▶ **EXCERPTED TEXT**
#####
Thank you for sharing this article. It is thoughtful and informative. I appreciate, also the contributions in the follow-up posts of this thread.

One defect that Rand and her affiliates made note of in the original US Constitution was its not revoking the institution of slavery. It did not extend its protections of the rights of individuals to slaves. Then too, Rand did not agree with the interpretation of the Constitution that has allowed the institution of the military draft. Surely there could have been some better protection of individuals put into the document against that inversion of the relation of individual to government.

Can you tell us more about the degree to which the Bill of Rights was composed to protect the rights of the States and the degree to which it was for protecting the individual against federal and state government? From one book I read about 35 years ago—I think it was by Forrest McDonald— I recall that the clause on religion in the First Amendment was added because of the letter (to whom?) of a Jewish man urging it. In whatever State he lived, there was some kind of oath requirement to acknowledge Jesus as God. So at least part of the motive of that clause would seem to have been for the protection of individual rights.
#####
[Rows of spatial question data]
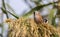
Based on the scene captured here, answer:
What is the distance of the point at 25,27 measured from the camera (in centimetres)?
70

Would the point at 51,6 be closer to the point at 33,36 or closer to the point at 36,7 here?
the point at 36,7

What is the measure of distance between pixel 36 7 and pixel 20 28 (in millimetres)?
115

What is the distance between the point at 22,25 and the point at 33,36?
0.05 metres

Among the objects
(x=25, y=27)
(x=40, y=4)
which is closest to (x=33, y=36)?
(x=25, y=27)

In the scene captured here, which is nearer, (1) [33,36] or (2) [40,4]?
(1) [33,36]

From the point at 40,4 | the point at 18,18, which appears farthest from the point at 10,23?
the point at 40,4

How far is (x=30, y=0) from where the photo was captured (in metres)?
0.88

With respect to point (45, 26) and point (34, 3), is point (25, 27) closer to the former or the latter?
point (45, 26)

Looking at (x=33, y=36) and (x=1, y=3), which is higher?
(x=1, y=3)

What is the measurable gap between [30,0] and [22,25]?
0.20 metres

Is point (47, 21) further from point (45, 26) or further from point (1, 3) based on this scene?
point (1, 3)

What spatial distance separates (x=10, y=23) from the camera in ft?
2.39

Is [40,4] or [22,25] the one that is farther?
[40,4]

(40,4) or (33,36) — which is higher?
(40,4)
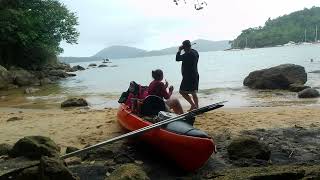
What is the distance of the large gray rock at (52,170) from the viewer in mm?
5824

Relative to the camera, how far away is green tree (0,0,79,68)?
3287 cm

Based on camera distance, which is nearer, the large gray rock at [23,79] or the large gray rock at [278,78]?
the large gray rock at [278,78]

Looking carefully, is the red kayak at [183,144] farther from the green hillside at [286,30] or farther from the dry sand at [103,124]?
the green hillside at [286,30]

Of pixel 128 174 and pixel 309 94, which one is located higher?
pixel 128 174

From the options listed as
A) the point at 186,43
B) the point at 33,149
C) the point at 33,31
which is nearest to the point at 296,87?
the point at 186,43

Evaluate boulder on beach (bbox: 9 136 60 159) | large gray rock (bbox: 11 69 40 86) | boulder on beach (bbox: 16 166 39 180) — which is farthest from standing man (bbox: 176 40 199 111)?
large gray rock (bbox: 11 69 40 86)

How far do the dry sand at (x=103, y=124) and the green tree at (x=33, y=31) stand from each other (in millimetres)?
21074

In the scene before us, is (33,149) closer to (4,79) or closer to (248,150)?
(248,150)

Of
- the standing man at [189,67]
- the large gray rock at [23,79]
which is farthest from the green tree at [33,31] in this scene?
the standing man at [189,67]

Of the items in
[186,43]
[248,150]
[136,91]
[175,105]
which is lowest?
[248,150]

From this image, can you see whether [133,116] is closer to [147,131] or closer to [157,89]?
[157,89]

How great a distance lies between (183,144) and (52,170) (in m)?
2.02

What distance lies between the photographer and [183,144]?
6766 millimetres

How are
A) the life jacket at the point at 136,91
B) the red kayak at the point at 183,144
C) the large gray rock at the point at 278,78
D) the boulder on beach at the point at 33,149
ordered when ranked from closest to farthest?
the red kayak at the point at 183,144
the boulder on beach at the point at 33,149
the life jacket at the point at 136,91
the large gray rock at the point at 278,78
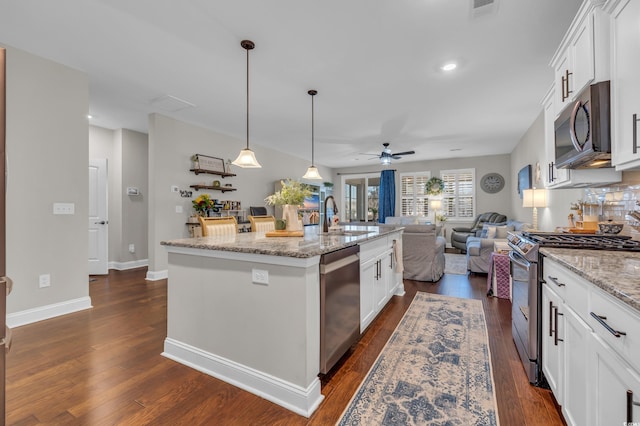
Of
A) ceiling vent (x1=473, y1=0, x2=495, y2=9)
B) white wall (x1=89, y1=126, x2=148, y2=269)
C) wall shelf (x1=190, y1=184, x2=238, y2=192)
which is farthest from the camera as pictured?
white wall (x1=89, y1=126, x2=148, y2=269)

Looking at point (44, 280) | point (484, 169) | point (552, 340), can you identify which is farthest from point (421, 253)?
point (484, 169)

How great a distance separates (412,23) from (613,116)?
155cm

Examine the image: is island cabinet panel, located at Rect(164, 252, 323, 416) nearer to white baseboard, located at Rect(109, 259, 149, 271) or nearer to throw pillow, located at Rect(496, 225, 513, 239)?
white baseboard, located at Rect(109, 259, 149, 271)

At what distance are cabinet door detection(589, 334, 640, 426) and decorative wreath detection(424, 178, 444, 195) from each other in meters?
7.78

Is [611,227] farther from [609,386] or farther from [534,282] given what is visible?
[609,386]

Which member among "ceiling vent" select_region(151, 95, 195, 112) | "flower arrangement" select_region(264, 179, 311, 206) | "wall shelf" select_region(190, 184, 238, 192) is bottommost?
"flower arrangement" select_region(264, 179, 311, 206)

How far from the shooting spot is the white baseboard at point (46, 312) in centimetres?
281

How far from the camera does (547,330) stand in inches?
68.5

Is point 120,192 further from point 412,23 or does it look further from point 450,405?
point 450,405

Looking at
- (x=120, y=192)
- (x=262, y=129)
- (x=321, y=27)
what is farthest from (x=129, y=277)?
(x=321, y=27)

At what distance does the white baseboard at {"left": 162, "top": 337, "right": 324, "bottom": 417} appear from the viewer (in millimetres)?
1675

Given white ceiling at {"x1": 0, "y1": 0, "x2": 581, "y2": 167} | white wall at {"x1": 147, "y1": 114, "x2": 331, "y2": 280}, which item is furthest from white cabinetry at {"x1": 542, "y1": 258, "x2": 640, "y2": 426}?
white wall at {"x1": 147, "y1": 114, "x2": 331, "y2": 280}

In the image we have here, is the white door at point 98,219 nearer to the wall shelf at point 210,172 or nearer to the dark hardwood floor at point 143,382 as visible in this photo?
the wall shelf at point 210,172

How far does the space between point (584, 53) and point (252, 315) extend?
104 inches
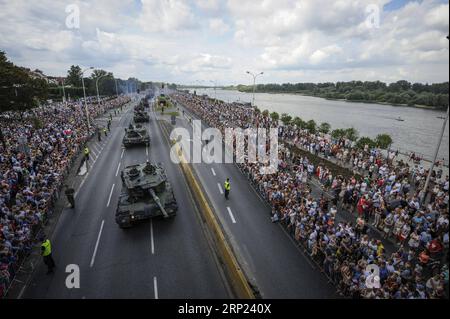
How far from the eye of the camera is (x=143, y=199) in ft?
51.3

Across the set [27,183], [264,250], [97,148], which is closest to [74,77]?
[97,148]

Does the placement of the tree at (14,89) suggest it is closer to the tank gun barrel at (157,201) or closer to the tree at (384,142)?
the tank gun barrel at (157,201)

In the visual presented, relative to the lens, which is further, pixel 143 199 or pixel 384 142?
pixel 384 142

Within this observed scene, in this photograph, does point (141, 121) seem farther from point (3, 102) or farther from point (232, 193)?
point (232, 193)

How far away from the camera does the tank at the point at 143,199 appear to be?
1462 cm

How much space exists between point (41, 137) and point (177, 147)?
15025mm

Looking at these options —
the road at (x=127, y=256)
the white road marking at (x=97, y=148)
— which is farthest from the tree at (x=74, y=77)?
the road at (x=127, y=256)

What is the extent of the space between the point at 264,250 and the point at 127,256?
682cm

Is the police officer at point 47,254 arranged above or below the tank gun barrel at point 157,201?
below

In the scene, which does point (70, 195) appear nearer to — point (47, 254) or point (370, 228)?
point (47, 254)

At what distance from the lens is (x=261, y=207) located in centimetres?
1825

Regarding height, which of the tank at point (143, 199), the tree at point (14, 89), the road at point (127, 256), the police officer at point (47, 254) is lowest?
the road at point (127, 256)

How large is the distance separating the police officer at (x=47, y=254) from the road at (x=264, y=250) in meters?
8.48
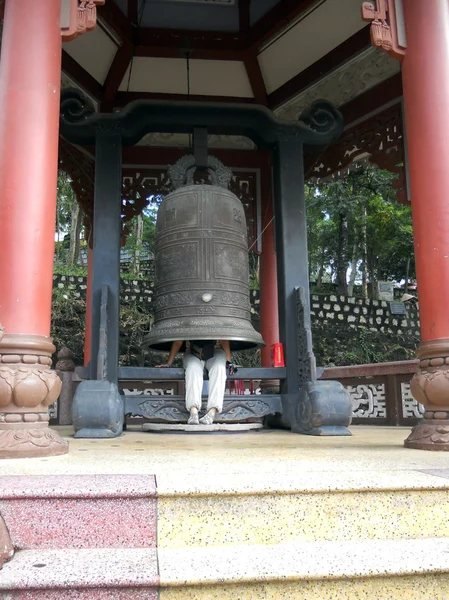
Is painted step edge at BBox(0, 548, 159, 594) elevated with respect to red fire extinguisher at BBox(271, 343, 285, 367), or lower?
lower

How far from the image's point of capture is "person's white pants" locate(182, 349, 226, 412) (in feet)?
14.3

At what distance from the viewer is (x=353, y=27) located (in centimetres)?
532

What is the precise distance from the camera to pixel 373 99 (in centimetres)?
541

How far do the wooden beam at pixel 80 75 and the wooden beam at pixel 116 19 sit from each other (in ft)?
1.71

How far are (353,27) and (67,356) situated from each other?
4.58 metres

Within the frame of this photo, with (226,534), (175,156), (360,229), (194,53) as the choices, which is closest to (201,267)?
(175,156)

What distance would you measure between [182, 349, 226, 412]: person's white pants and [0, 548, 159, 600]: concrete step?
288cm

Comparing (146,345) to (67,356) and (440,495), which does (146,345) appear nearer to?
(67,356)

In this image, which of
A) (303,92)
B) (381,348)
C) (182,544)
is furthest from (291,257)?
(381,348)

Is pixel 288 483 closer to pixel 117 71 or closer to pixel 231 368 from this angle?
pixel 231 368

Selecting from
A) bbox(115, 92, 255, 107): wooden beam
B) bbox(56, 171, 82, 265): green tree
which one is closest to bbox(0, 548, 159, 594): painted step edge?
bbox(115, 92, 255, 107): wooden beam

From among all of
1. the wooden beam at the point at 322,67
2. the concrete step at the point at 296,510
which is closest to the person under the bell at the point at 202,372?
the concrete step at the point at 296,510

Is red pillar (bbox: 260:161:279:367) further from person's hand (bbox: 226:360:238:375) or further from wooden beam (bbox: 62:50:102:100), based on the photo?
wooden beam (bbox: 62:50:102:100)

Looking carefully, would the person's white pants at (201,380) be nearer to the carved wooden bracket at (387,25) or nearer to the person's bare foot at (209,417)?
the person's bare foot at (209,417)
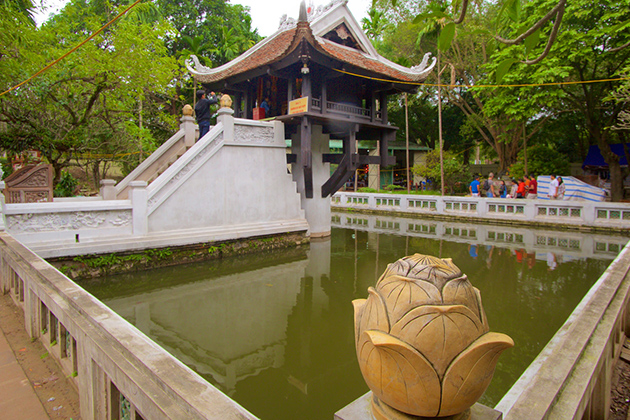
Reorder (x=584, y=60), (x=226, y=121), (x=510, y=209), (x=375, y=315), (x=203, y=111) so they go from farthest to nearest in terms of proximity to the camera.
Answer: (x=510, y=209), (x=584, y=60), (x=203, y=111), (x=226, y=121), (x=375, y=315)

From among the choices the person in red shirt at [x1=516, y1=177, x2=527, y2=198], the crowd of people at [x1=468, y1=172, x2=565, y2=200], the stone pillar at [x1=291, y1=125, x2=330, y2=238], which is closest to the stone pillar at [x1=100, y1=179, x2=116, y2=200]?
the stone pillar at [x1=291, y1=125, x2=330, y2=238]

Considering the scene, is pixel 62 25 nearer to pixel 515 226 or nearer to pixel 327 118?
pixel 327 118

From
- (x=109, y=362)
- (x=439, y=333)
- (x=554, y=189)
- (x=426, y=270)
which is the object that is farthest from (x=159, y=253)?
(x=554, y=189)

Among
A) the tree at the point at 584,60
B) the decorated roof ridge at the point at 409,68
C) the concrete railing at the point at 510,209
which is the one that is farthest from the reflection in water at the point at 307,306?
the tree at the point at 584,60

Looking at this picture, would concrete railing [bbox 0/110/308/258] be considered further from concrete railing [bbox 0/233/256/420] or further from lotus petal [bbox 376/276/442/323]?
lotus petal [bbox 376/276/442/323]

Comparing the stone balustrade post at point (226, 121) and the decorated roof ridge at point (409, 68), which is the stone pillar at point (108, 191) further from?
the decorated roof ridge at point (409, 68)

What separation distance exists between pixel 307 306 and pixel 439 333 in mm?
4655

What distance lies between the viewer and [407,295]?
1318 millimetres

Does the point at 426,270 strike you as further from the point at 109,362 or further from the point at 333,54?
the point at 333,54

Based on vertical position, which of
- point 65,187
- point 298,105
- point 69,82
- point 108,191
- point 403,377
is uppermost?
point 69,82

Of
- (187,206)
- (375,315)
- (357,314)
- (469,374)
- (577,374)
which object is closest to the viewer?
(469,374)

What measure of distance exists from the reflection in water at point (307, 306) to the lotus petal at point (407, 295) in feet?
7.58

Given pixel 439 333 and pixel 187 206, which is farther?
pixel 187 206

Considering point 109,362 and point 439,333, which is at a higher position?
point 439,333
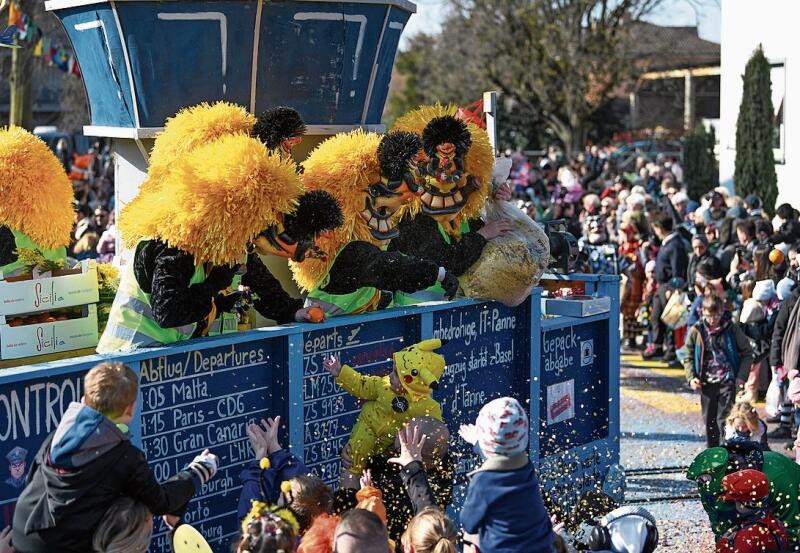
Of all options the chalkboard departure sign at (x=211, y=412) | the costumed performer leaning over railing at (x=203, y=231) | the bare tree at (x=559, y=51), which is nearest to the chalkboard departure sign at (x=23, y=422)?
the chalkboard departure sign at (x=211, y=412)

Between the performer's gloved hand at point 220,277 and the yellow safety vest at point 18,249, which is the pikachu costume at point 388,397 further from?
the yellow safety vest at point 18,249

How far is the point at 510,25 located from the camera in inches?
1615

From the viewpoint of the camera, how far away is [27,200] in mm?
6402

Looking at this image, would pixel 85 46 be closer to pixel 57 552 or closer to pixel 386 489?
pixel 386 489

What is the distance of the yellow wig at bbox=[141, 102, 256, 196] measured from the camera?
5.70 m

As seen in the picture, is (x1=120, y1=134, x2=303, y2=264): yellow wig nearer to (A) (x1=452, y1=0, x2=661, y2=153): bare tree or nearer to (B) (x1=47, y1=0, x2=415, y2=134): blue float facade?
(B) (x1=47, y1=0, x2=415, y2=134): blue float facade

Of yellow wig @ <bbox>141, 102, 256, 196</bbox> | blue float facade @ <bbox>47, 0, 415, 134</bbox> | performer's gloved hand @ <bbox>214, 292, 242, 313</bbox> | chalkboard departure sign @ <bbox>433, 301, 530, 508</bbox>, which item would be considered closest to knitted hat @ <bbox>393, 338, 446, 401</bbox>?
chalkboard departure sign @ <bbox>433, 301, 530, 508</bbox>

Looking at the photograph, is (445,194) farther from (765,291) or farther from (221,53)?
(765,291)

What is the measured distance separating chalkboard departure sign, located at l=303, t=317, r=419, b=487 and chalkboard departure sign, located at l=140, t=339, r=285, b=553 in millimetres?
#####
▶ **AIM 1**
In the text on the US Constitution, condense the paragraph that begins "One defect that Rand" into a short bulleted list that keeps its main points.
▶ **AIM 2**
Resume the text on the US Constitution with a further paragraph that picks up after its final sentence.

▶ **WRITTEN RESPONSE 1**
- Rand and her affiliates saw a defect in the original US Constitution: it did not revoke slavery or extend its protections of individual rights to slaves.
- Rand also disagreed with the interpretation of the Constitution that has allowed the military draft.
- The document could surely have included better protection of individuals against that inversion of the relation of individual to government.

▶ **WRITTEN RESPONSE 2**
On the clause of the First Amendment concerning freedom of the press, I whole-heartedly recommend Leonard Levy’s Emergence of a Free Press (as you may recall from a review I wrote for Nomos). The founders never meant the wide degree of freedom we see before us in the simple language. The freedom of the press that we have today, through reference to the plain language of the First Amendment, was long in coming: it did not fully arrive until the twentieth century.

Maybe some day the military draft will be legally recognized as the direct slavery that it is. I worked against the draft registration law, but they eventually slipped it through.